▶ Prompt a
From the travel account below, list each thing the writer says "I've got" while riding in First Class toward York.

Heading back to Birmingham

Speeding south to catch my connection to Birmingham
Spent two hours shovelling snow off the driveway at Brin Croft yesterday, so that Sharon could drive me, my luggage and Oscar down to Inverarnie Stores where I met up with a taxi whose driver took me gingerly down a snowy A9 to catch a train to Edinburgh from Aviemore. A freight train, whose tumbled Eddie Stobart wagons I glimpsed through the taxi window as we passed Carrbridge had lost its brakes on the descent from Slochd Summit and come off the rails just north of the station - so no trains from Inverness and a narrow escape for the drivers.
An hour later we were running comfortably south with no certainty of a connection at Edinburgh. On Waverley's milling concourse - always a station that brings to mind my favourite and greatest version of The 39 Steps, the first black and white version directed by the young Hitchcock - the boards were vague about trains to Birmingham, but as I waited in a queue for information, Oscar, behaving impeccably until a friendly mastiff with a crumpled face joined the same queue, set up an extended low growl of rage which attracted the attention of a motherly lady from Scotrail who directed me to an East Coast train to London on Platform 9 "You've got five minutes! Change at Newcastle or York" Well...give me an East Coast train even if it's not going my way - especially now they're no longer run by privateers. We dashed over the passenger bridge - about 39 steps - climbed into a packed train, climbed out again, ran up to First Class and got a wide seat with floor space to spare and paid a £27 supplement for the next 100+ miles to York. Catering starts at Newcastle. I've got free WiFi, a couple of fine ham rolls I made up at Brin Croft this morning, sharpened with English mustard, a miniature of Scotch and Fred Vargas' Seeking Whom He May Devour.

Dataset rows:
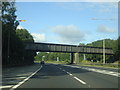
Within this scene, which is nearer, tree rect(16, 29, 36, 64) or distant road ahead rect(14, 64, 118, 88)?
distant road ahead rect(14, 64, 118, 88)

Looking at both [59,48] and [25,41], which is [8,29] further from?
[59,48]

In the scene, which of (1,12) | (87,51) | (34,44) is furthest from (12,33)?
(87,51)

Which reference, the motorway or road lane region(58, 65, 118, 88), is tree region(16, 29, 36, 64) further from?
road lane region(58, 65, 118, 88)

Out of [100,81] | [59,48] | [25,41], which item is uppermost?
[25,41]

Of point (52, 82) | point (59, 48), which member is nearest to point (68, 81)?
point (52, 82)

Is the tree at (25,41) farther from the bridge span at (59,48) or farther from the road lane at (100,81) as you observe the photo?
the road lane at (100,81)

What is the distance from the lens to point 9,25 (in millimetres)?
56969

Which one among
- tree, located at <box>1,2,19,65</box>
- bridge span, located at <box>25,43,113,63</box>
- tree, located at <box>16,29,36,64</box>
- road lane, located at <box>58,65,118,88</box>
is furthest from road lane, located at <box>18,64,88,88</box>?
bridge span, located at <box>25,43,113,63</box>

▶ Prompt b
Return the records verbatim, beginning at the line that contains "In the scene, which" and continuing through the end of the records.

▶ Task solution a
- Free WiFi
- A couple of ham rolls made up at Brin Croft that morning, sharpened with English mustard
- A miniature of Scotch
- Fred Vargas' Seeking Whom He May Devour

▶ Task solution b
In the scene, which of (1,12) | (87,51) | (34,44) is furthest from (12,33)?
(87,51)

Which reference, the motorway or road lane region(58, 65, 118, 88), is tree region(16, 29, 36, 64) further from?
road lane region(58, 65, 118, 88)

Out of [100,81] | [59,48] | [25,41], which item is uppermost?
[25,41]

Of point (52, 82) | point (59, 48), which member is nearest to point (68, 81)?
point (52, 82)

Is the tree at (25,41) farther from the bridge span at (59,48) or farther from the road lane at (100,81) as you observe the photo?
the road lane at (100,81)

What is the distance from the lens to point 9,25 (in millimetres)?
56969

Which one among
- tree, located at <box>1,2,19,65</box>
- bridge span, located at <box>25,43,113,63</box>
- tree, located at <box>16,29,36,64</box>
- road lane, located at <box>58,65,118,88</box>
is furthest from road lane, located at <box>18,64,88,88</box>?
bridge span, located at <box>25,43,113,63</box>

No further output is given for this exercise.